What is expected: Turn every line of the records below into a Markdown table with the columns No. and Text, numbering the rows and skipping blank lines. Leave the pictures out of the table.

Records supplied:
━━━━━━━━

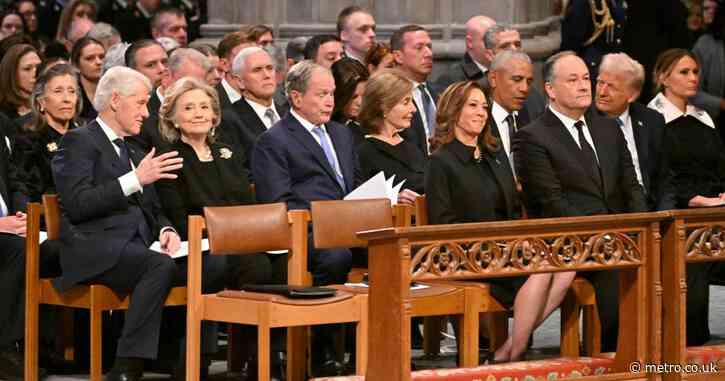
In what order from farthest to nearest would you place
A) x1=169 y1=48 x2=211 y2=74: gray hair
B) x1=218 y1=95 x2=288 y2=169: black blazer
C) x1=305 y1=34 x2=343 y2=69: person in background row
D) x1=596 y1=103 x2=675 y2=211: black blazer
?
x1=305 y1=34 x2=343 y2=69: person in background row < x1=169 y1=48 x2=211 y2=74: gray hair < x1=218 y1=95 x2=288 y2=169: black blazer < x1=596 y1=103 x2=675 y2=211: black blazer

━━━━━━━━

Exercise output:
| No. | Text |
|---|---|
| 1 | In what order from farthest to nearest would you place |
| 2 | A) x1=169 y1=48 x2=211 y2=74: gray hair |
| 3 | B) x1=218 y1=95 x2=288 y2=169: black blazer |
| 4 | C) x1=305 y1=34 x2=343 y2=69: person in background row |
| 5 | D) x1=596 y1=103 x2=675 y2=211: black blazer |
| 6 | ? |
| 7 | x1=305 y1=34 x2=343 y2=69: person in background row < x1=169 y1=48 x2=211 y2=74: gray hair < x1=218 y1=95 x2=288 y2=169: black blazer < x1=596 y1=103 x2=675 y2=211: black blazer |